Carta a un amigo

Desde que te fuiste, vengo a este café porque intuyo que es al que venías. A media cuadra de tu taller, justo en la esquina de Larrea y Peña. No sé muy bien por qué vengo. Tal vez, todavía necesito habitar tus huellas. Siento, de algún modo extraño, que en algunos lugares todavía sigue tu calor.

Cuando todo mi peso se acomoda en la silla, pido el café de siempre y apoyo lo codos prolijamente sobre mesa. Hay unos segundos de acostumbramiento: aflojo el cuello, los hombros bajan,  estiro el seño, de modo que mi cara cobra el aspecto de un monje tibetano. Y miro amasando lo que miro, intentando abrirlo como una fruta madura que con una leve presión escupe su carozo. Busco el decir de la cosas. O quizás, tu decir en las cosas. 

Te imagino sentado en esta mesa pegada a la ventana. A veces, solo y contemplativo.  Otras, te pienso en movimiento, exactamente en el instante en que dejás un par de monedas como propina y huis como escapando de alguien. Otras veces, te veo sentando enfrente mío. De esas veces en que compartimos imaginariamente la mesa, casi en ninguna hablamos. En la mayoría nos veo en silencio, los dos escribiendo muy compenetrados. Cada tanto, alzamos el rostro hundido en los cuadernos y nos miramos con ternura.
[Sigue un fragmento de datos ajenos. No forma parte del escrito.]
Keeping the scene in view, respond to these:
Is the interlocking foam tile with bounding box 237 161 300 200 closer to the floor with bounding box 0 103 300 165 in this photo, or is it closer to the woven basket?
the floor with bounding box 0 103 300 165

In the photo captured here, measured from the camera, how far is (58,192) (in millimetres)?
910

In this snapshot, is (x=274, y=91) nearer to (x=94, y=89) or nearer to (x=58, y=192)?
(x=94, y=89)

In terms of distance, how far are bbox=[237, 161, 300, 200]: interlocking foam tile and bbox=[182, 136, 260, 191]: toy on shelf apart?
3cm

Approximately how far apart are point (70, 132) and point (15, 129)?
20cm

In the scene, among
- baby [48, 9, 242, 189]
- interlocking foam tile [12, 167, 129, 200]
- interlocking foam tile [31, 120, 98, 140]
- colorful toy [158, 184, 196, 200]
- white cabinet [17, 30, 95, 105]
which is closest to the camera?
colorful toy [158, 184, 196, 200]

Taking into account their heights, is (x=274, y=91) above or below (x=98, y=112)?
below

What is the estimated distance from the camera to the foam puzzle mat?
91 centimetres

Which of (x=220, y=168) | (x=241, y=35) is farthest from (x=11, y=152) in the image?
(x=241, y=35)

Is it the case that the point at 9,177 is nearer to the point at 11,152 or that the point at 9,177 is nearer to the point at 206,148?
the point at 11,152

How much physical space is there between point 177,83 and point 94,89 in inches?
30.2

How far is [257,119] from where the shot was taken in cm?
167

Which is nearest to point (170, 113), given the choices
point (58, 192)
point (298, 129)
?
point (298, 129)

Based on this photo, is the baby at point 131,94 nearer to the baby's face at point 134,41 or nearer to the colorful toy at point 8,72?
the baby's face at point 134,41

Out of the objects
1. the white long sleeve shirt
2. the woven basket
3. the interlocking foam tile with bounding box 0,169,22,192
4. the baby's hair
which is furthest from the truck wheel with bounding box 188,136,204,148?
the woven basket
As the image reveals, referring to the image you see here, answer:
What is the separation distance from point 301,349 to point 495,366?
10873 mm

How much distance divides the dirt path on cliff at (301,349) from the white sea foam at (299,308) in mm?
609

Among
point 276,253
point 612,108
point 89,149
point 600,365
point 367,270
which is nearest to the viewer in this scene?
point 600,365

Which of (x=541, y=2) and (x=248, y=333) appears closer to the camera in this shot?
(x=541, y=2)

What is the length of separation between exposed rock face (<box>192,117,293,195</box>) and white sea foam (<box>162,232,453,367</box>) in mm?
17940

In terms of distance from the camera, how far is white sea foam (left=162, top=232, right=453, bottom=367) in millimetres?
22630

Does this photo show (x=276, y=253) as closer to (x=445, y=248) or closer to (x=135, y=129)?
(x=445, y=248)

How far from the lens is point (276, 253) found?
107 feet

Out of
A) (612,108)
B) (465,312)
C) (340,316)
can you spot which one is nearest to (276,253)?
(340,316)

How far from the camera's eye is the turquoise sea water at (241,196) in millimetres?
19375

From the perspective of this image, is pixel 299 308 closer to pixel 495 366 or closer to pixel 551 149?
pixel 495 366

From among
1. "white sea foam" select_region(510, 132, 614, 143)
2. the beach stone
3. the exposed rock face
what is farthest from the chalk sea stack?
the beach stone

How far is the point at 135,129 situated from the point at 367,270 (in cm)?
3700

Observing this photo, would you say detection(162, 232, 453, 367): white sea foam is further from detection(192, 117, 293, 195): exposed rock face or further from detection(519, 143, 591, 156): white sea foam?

Esta vez, el café me vino con una moneda de oro envuelta en chocolate. Mientras la desnudo pienso en vos y tu poesía. Trato de entender qué me cautiva tanto. Y me pregunto, ya con el chocolate en la boca, de qué sirven las palabras doradas si lo de adentro no es comestible. Eso busco escribir: una golosina que se disuelva al paladar. Estoy cansada de poemas impermeables a la saliva. Versos que no se dejan saborear, envolviéndose con la lengua. Esta vez, usé un sobre de edulcorante y mitad de otro. Lo probé y me arrepentí de esa última mitad. De todas formas, tomé el café arruinado y me distraje contando las burbujitas en el pequeño vaso de soda. Cómo me gustaría que esté acá. Necesito contarte tantas cosas. Necesito consejos tuyos, silencios tuyos, sonrisas tuyas…  Por ahora, solo me queda morar en tus lugacitos, hacer casa en tus palabras y jugar cuando estás. Porque estás en cada chispa de cielo, en las sacudidas ferocez que me pegan las buena palabras. Sorbo el último café en la taza y me río. Qué mateada nos vamos a pegar cuando nos veamos, qué de charla vamos a tener. Infinitas como la eternidad misma.